## [Directions]
Format every line of the data below as a numbered list, omitting the blank lines.

═══ Dataset ═══

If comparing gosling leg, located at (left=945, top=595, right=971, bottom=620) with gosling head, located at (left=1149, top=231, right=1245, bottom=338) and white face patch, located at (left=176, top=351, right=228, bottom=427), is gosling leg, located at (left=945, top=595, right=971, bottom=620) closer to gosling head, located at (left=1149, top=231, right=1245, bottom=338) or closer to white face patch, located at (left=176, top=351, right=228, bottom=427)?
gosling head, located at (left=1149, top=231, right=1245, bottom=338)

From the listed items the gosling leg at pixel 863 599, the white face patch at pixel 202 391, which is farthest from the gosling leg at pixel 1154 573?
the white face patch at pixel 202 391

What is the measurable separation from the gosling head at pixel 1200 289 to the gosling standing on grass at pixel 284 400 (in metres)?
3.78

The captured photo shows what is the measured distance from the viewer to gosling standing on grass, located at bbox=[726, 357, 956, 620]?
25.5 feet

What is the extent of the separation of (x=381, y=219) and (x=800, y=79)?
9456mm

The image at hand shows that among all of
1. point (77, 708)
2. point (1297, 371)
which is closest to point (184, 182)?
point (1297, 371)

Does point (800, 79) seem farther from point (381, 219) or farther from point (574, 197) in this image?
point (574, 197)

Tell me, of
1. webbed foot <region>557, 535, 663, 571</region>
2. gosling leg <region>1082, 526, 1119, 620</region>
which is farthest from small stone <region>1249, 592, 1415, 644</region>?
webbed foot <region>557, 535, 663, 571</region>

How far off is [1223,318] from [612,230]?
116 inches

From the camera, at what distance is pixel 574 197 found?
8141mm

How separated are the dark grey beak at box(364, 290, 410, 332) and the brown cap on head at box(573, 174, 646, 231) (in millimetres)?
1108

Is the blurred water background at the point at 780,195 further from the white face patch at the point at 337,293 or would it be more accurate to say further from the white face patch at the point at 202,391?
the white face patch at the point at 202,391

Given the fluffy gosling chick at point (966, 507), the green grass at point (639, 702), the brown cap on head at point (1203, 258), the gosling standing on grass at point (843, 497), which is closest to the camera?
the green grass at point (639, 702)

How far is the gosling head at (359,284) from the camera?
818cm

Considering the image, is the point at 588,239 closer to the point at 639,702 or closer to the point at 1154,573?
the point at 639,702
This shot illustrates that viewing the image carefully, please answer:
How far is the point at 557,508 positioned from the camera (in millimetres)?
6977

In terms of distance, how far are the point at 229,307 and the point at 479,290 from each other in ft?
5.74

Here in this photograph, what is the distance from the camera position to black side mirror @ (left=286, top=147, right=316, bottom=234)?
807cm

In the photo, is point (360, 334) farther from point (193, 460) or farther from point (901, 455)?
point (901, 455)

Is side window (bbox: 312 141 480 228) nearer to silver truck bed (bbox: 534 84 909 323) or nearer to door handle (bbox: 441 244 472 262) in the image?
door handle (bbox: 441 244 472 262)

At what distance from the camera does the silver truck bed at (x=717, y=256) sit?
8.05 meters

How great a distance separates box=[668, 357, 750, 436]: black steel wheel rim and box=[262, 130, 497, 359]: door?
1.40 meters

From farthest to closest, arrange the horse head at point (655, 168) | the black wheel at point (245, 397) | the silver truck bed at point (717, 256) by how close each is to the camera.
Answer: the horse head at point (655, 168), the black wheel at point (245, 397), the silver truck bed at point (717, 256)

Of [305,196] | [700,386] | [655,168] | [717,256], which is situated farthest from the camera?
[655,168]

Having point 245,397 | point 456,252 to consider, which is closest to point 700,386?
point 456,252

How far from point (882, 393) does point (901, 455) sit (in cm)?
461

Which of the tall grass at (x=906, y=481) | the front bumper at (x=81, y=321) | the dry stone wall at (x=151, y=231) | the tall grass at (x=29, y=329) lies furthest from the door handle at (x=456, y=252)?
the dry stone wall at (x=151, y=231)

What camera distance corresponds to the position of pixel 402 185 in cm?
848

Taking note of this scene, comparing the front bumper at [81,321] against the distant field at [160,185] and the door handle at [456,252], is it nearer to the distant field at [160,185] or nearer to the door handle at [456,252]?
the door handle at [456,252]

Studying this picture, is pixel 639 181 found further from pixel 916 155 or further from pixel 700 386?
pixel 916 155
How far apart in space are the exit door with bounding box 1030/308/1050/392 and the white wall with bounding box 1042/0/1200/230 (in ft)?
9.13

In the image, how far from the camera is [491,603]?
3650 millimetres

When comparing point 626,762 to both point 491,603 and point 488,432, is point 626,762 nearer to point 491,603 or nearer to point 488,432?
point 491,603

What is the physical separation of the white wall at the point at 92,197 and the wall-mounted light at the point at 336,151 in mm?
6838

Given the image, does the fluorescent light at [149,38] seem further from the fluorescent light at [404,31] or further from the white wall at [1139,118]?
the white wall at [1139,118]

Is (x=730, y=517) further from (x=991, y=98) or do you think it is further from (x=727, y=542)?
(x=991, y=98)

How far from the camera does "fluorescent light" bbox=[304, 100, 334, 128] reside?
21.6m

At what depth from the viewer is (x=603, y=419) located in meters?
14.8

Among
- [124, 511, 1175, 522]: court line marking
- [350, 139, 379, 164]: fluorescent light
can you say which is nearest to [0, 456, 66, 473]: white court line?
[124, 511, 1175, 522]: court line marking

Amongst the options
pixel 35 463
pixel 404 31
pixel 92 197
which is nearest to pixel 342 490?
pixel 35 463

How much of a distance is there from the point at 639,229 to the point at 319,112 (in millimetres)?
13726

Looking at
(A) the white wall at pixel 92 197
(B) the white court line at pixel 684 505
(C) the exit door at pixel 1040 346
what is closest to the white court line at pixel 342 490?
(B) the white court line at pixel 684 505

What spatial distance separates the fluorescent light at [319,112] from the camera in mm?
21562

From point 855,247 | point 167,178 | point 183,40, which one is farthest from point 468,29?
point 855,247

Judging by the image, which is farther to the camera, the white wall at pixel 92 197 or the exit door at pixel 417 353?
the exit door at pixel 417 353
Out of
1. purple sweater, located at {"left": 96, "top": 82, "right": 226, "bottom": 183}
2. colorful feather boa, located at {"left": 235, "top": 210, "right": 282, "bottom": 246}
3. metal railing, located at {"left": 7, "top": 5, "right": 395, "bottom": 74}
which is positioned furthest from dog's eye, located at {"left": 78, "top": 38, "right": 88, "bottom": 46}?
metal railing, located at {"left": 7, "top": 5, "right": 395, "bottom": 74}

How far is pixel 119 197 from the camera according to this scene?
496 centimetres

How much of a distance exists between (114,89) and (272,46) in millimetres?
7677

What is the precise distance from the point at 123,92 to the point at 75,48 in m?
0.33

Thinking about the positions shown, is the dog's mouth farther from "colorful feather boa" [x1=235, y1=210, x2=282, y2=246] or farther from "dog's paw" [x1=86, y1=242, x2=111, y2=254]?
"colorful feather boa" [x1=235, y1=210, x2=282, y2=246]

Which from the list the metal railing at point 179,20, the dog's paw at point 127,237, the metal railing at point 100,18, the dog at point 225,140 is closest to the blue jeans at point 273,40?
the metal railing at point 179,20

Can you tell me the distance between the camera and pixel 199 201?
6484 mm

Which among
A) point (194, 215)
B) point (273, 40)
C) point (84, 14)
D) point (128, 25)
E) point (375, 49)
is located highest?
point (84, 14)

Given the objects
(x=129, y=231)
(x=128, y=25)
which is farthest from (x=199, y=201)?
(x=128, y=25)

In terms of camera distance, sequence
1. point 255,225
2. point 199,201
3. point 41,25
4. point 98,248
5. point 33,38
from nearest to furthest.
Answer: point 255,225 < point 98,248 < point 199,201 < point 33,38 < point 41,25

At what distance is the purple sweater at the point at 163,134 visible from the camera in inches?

═══

## [Answer to the exercise]
1. If comparing gosling leg, located at (left=945, top=595, right=971, bottom=620) with gosling head, located at (left=1149, top=231, right=1245, bottom=338) and white face patch, located at (left=176, top=351, right=228, bottom=427), is gosling leg, located at (left=945, top=595, right=971, bottom=620) closer to gosling head, located at (left=1149, top=231, right=1245, bottom=338) or closer to white face patch, located at (left=176, top=351, right=228, bottom=427)?
2. gosling head, located at (left=1149, top=231, right=1245, bottom=338)
3. From the listed items the gosling leg at pixel 863 599, the white face patch at pixel 202 391, which is farthest from the gosling leg at pixel 1154 573?
4. the white face patch at pixel 202 391
5. What is the measurable separation from the gosling head at pixel 1200 289 to the gosling standing on grass at pixel 284 400 (in metres)?
6. 3.78
7. The captured photo shows what is the measured distance from the viewer to gosling standing on grass, located at bbox=[726, 357, 956, 620]?
8. 25.5 feet
9. What is the extent of the separation of (x=381, y=219) and (x=800, y=79)?
10. 9456mm
11. The image at hand shows that among all of
12. 1. point (77, 708)
13. 2. point (1297, 371)
14. which is closest to point (184, 182)?
15. point (1297, 371)
16. Does point (800, 79) seem farther from point (381, 219) or farther from point (574, 197) in this image?
17. point (574, 197)
18. Tell me, of
19. 1. webbed foot <region>557, 535, 663, 571</region>
20. 2. gosling leg <region>1082, 526, 1119, 620</region>
21. which is farthest from small stone <region>1249, 592, 1415, 644</region>?
22. webbed foot <region>557, 535, 663, 571</region>
23. How far off is [1223,318] from [612,230]?
24. 116 inches
25. From the camera, at what distance is pixel 574 197 found?
26. 8141mm
27. How separated are the dark grey beak at box(364, 290, 410, 332) and the brown cap on head at box(573, 174, 646, 231) (in millimetres)?
28. 1108
29. Is the blurred water background at the point at 780,195 further from the white face patch at the point at 337,293 or would it be more accurate to say further from the white face patch at the point at 202,391?
30. the white face patch at the point at 202,391
31. Given the fluffy gosling chick at point (966, 507), the green grass at point (639, 702), the brown cap on head at point (1203, 258), the gosling standing on grass at point (843, 497), which is closest to the camera?
32. the green grass at point (639, 702)
33. How far is the gosling head at (359,284) from the camera?
34. 818cm
35. Considering the image, is the point at 588,239 closer to the point at 639,702 or closer to the point at 1154,573?
36. the point at 639,702
37. This shot illustrates that viewing the image carefully, please answer:
38. How far is the point at 557,508 positioned from the camera (in millimetres)?
39. 6977
40. In terms of distance, how far are the point at 229,307 and the point at 479,290 from each other in ft?
41. 5.74
42. Here in this photograph, what is the distance from the camera position to black side mirror @ (left=286, top=147, right=316, bottom=234)?
43. 807cm
44. In the photo, is point (360, 334) farther from point (193, 460) or farther from point (901, 455)?
45. point (901, 455)
46. Is side window (bbox: 312 141 480 228) nearer to silver truck bed (bbox: 534 84 909 323) or nearer to door handle (bbox: 441 244 472 262) in the image?
47. door handle (bbox: 441 244 472 262)
48. At what distance from the camera does the silver truck bed at (x=717, y=256) sit?
49. 8.05 meters
50. How great a distance separates box=[668, 357, 750, 436]: black steel wheel rim and box=[262, 130, 497, 359]: door?
51. 1.40 meters
52. From farthest to closest, arrange the horse head at point (655, 168) | the black wheel at point (245, 397) | the silver truck bed at point (717, 256) by how close each is to the camera.
53. Answer: the horse head at point (655, 168), the black wheel at point (245, 397), the silver truck bed at point (717, 256)
54. Of [305,196] | [700,386] | [655,168] | [717,256], which is situated farthest from the camera?
55. [655,168]
56. Having point 245,397 | point 456,252 to consider, which is closest to point 700,386?
57. point 456,252
58. How far from point (882, 393) does point (901, 455) sit (in cm)?
59. 461
60. Which of the tall grass at (x=906, y=481) | the front bumper at (x=81, y=321) | the dry stone wall at (x=151, y=231) | the tall grass at (x=29, y=329) lies furthest from the door handle at (x=456, y=252)?
61. the dry stone wall at (x=151, y=231)
62. What camera distance corresponds to the position of pixel 402 185 in cm?
63. 848
64. Taking note of this scene, comparing the front bumper at [81,321] against the distant field at [160,185] and the door handle at [456,252], is it nearer to the distant field at [160,185] or nearer to the door handle at [456,252]?
65. the door handle at [456,252]
66. Studying this picture, is pixel 639 181 found further from pixel 916 155 or further from pixel 700 386?
67. pixel 916 155
68. How far apart in space are the exit door with bounding box 1030/308/1050/392 and the white wall with bounding box 1042/0/1200/230 (in ft)?
69. 9.13
70. In the image, how far from the camera is [491,603]?
71. 3650 millimetres
72. When comparing point 626,762 to both point 491,603 and point 488,432, is point 626,762 nearer to point 491,603 or nearer to point 488,432?
73. point 491,603
74. What is the physical separation of the white wall at the point at 92,197 and the wall-mounted light at the point at 336,151 in mm?
75. 6838
76. Given the image, does the fluorescent light at [149,38] seem further from the fluorescent light at [404,31] or further from the white wall at [1139,118]?
77. the white wall at [1139,118]
78. Is (x=730, y=517) further from (x=991, y=98) or do you think it is further from (x=727, y=542)?
79. (x=991, y=98)
80. How far from the camera does "fluorescent light" bbox=[304, 100, 334, 128] reside?
81. 21.6m
82. At what depth from the viewer is (x=603, y=419) located in meters?
83. 14.8
84. Among
85. - [124, 511, 1175, 522]: court line marking
86. - [350, 139, 379, 164]: fluorescent light
87. can you say which is nearest to [0, 456, 66, 473]: white court line?
88. [124, 511, 1175, 522]: court line marking
89. Amongst the options
90. pixel 35 463
91. pixel 404 31
92. pixel 92 197
93. which is nearest to pixel 342 490?
94. pixel 35 463
95. How much of a distance is there from the point at 639,229 to the point at 319,112 (in millimetres)?
96. 13726
97. Looking at
98. (A) the white wall at pixel 92 197
99. (B) the white court line at pixel 684 505
100. (C) the exit door at pixel 1040 346
101. what is closest to the white court line at pixel 342 490?
102. (B) the white court line at pixel 684 505
103. What spatial distance separates the fluorescent light at [319,112] from the camera in mm?
104. 21562
105. From point 855,247 | point 167,178 | point 183,40, which one is farthest from point 468,29?
106. point 855,247
107. Judging by the image, which is farther to the camera, the white wall at pixel 92 197 or the exit door at pixel 417 353?
108. the exit door at pixel 417 353
109. Out of
110. 1. purple sweater, located at {"left": 96, "top": 82, "right": 226, "bottom": 183}
111. 2. colorful feather boa, located at {"left": 235, "top": 210, "right": 282, "bottom": 246}
112. 3. metal railing, located at {"left": 7, "top": 5, "right": 395, "bottom": 74}
113. which is positioned furthest from dog's eye, located at {"left": 78, "top": 38, "right": 88, "bottom": 46}?
114. metal railing, located at {"left": 7, "top": 5, "right": 395, "bottom": 74}
115. How far is pixel 119 197 from the camera according to this scene?
116. 496 centimetres
117. How much of a distance exists between (114,89) and (272,46) in millimetres?
118. 7677
119. What is the precise distance from the point at 123,92 to the point at 75,48 in m?
120. 0.33
121. Thinking about the positions shown, is the dog's mouth farther from "colorful feather boa" [x1=235, y1=210, x2=282, y2=246] or farther from "dog's paw" [x1=86, y1=242, x2=111, y2=254]?
122. "colorful feather boa" [x1=235, y1=210, x2=282, y2=246]
123. Which from the list the metal railing at point 179,20, the dog's paw at point 127,237, the metal railing at point 100,18, the dog at point 225,140 is closest to the blue jeans at point 273,40?
124. the metal railing at point 179,20
125. Can you tell me the distance between the camera and pixel 199 201?
126. 6484 mm
127. Which among
128. A) point (194, 215)
129. B) point (273, 40)
130. C) point (84, 14)
131. D) point (128, 25)
132. E) point (375, 49)
133. is located highest?
134. point (84, 14)
135. Given the objects
136. (x=129, y=231)
137. (x=128, y=25)
138. which is farthest from (x=199, y=201)?
139. (x=128, y=25)
140. In terms of camera distance, sequence
141. 1. point 255,225
142. 2. point 199,201
143. 3. point 41,25
144. 4. point 98,248
145. 5. point 33,38
146. from nearest to furthest.
147. Answer: point 255,225 < point 98,248 < point 199,201 < point 33,38 < point 41,25
148. At what distance is the purple sweater at the point at 163,134 visible from the camera in inches?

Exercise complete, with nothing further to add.